American Greed: The Tug of War Between Owners and the MLBPA

Illustration for article titled American Greed: The Tug of War Between Owners and the MLBPA
Illustration: Eric Barrow (Shutterstock)

This country has a problem.

You can’t hide from it. You can’t deny it. Greed and the current structure of capitalism is destroying this country.


Looking at what’s going on with the negotiations to start the MLB season, the Major League Baseball Players Association and the owners are a more glamorous reflection of what’s going on between corporations and workers across the country.

You have the players asking for their full salaries and you have the billionaire owners saying but wait… we deserve our share of the pie, too, and then some.

Based on a ESPN report, the salary breakdown for the 82-game proposed 2020 season would give players roughly 45 percent of their contracted salary, with players who make the most receiving slightly less. The remaining profits will fall in the hands of owners.
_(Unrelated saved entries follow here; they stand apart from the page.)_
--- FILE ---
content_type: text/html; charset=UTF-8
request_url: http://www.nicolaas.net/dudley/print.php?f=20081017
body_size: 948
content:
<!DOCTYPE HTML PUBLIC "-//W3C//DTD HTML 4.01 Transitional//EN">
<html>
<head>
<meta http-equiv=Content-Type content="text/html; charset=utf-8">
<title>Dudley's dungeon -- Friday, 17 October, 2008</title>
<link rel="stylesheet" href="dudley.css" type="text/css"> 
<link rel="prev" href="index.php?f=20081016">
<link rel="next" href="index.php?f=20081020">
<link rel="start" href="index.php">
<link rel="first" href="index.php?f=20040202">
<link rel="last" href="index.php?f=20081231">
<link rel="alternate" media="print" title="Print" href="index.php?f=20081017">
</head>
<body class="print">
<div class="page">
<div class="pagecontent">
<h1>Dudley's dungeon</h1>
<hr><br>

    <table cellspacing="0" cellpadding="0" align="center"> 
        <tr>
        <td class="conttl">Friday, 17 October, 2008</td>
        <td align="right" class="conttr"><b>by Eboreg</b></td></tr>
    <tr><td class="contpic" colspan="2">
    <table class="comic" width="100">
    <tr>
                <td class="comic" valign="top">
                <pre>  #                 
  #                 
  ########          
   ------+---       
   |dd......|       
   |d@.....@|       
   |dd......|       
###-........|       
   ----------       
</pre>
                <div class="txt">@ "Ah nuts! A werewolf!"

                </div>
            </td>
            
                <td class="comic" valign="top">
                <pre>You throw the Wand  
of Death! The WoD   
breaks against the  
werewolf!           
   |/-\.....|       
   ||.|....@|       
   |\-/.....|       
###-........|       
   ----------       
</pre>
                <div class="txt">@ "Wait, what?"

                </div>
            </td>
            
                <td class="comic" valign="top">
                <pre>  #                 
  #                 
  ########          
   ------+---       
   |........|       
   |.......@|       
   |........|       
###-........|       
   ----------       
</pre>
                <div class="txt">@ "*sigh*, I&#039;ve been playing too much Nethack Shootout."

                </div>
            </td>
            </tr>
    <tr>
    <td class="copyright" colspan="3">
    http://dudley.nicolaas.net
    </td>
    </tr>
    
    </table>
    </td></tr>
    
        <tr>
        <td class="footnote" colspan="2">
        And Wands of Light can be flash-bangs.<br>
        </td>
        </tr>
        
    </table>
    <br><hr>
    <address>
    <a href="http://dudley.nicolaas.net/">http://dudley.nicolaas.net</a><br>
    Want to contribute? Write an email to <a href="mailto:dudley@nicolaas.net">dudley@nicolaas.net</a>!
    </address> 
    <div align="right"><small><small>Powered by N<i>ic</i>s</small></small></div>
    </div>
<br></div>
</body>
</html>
As we’ve seen during the pandemic, American billionaires are the ones who least need it.

“The Players Association says the proposal involves massive additional pay cuts and the union is extremely disappointed,” MLBPA said in a statement Tuesday. “The sides also remain far apart on health & safety protocols. We’ll meet with players to determine next steps.”

Since March, billionaires in this country have made close to $450 billion while economic hardship permeates across the country, according to CNBC report.

It’s reminiscent of a similar tug of war happening in the corporate retail world, which shows greed has no fence around it, thriving in and out of business across this country.


JCPenney gave a $7.5-million payout to its four topic executives in the mist of filing for bankruptcy last month, according to Forbes,“In plain English, the company claims that it needed to incentivize key executives who were part of the Titanic’s crash to stay aboard and not hop onto a life raft and sail away,” wrote Forbes reporter Jack Kelly.

Currently, JCPenney is in $3.92 billion of long-term debt and has furloughed most of its 85,000 employees nation-wide. The executives’ value, based on the company’s actions, is higher than the operation itself and the furloughed workers.


If the JCPenney executives made the decision to leave…

They can easily be replaced and potentially with folks more committed to the job. There are over 320 million people in this country, JCPenney could surely find someone to take their seat if necessary.


Even before the pandemic, 60 percent of Americans didn’t have $1,000 in savings to cover an emergency expense. I’m sure those furloughed JCPenney workers could have used $7.5 million dollars as a collective.

On the surface, the player-to-owners’ value in professional sports is very similar to the corporate world’s executive-to-worker value. The ones driving the industry are not the ones being properly compensated. Why do MLB owners get a larger share of the pizza than the workers when a global pandemic is going on?


MLB owners, heck any billionaire owner of a professional sports team for that matter, are the last people that should be asking for a dime during this pandemic. They are making money in their sleep while many folks try to find the funds to put food on the table. And putting their health and the health of loved ones at risk to do so.

Most of the owners have multiple businesses, so losses that they are absorbing from the lack of MLB revenue right now could be generated elsewhere if they channeled just a little effort.


While MLB players are not the average American facing economic hardship, their concerns about why they are taking the brunt of the pay reduction putting their health on the line, is valued. It could contribute to a larger conversation everyone can participate in across the country about why are workers allowed to suffer while corporate executives are living it up.

When greed is good, we’re never all in this together.